Now let’s say I add a derived column a+b

q) update d:a+b from `tbl

q) tbl

date| a b c d

----| -------

0   | 2 1 0 3

1   | 2 2 0 4

2   | 1 1 2 2

Now say that on day “3”, I append some new “raw” data:

q) tbl upsert dateab`c!(3;3;1;0)

q) tbl

date| a b c d

----| -------

0   | 2 1 0 3

1   | 2 2 0 4

2   | 1 1 2 2

3   | 3 1 0  

My question is - what is the best way to fill in the value for d on date 3 here. Should I simply run another update call? Or should I create a view and use this view for my future queries? Or is there something else that I am missing?
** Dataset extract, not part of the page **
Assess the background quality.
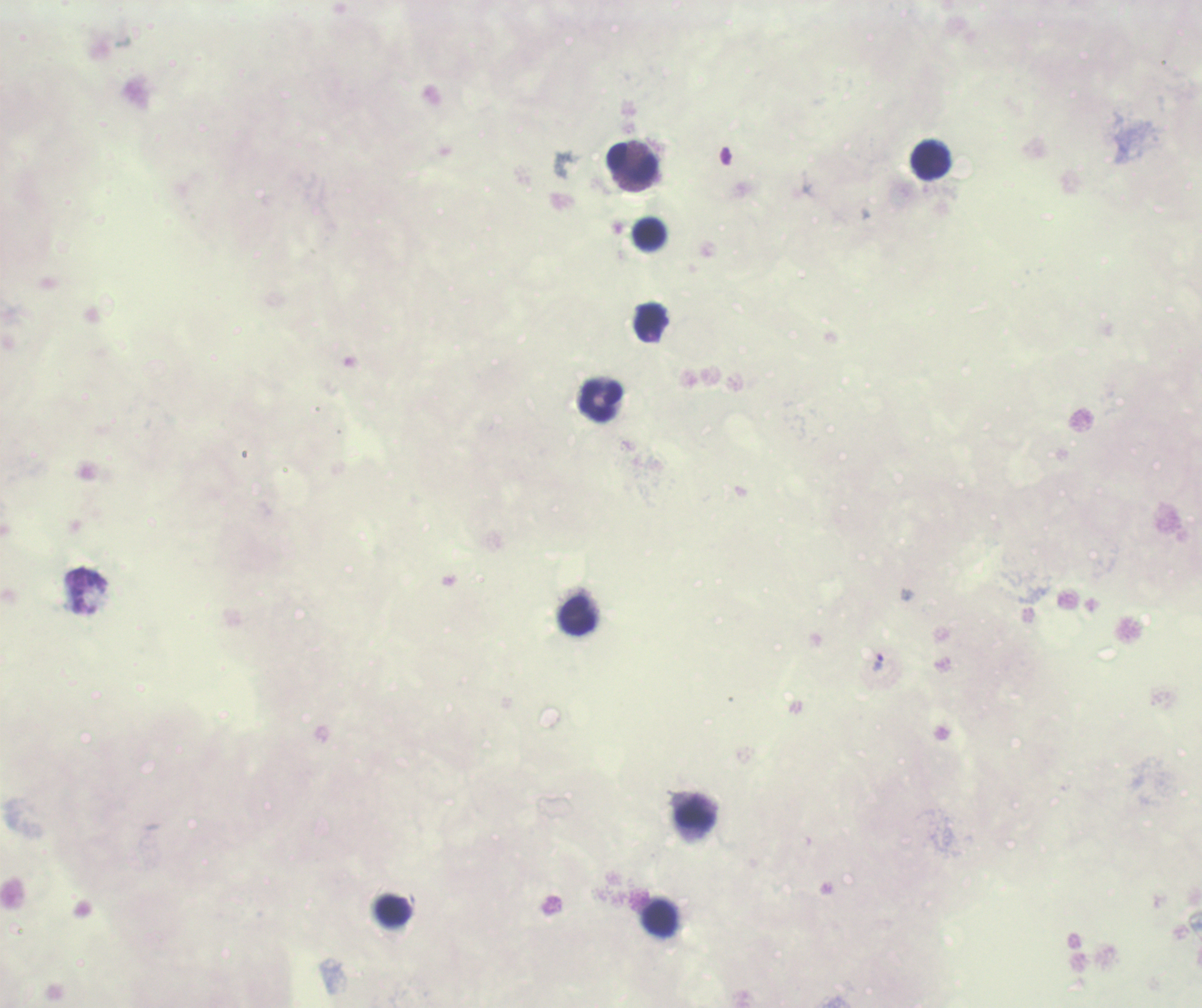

Any help/advice would be greatly appreciated!

Thanks in advance,

Rob

this isn’t really the right place for database design questions.  but if it were me, i would keep raw data in one table, and derived data in another (if it takes a long time to compute). i would compute simple derived data on-the-fly.

Hey Nick,

Thanks for your input - my bad if this is the wrong place for this type of question.

Cheers,

Rob

It’s hard to answer this without knowing the original purpose. For example, if you are going to be working with a small enough table, you can just calculate the derived columns just once when you need it. If you are working with a huge table and you don’t want to be calculating the entire d column every time, then you can call an update on d as soon as you get a new row entry. This is commonly done for real time statistics. As soon as new tick data comes in, you generate stats on that in real time. 

Again, if table is huge, call update statement each time…if table is not as big, just run the update once in the end.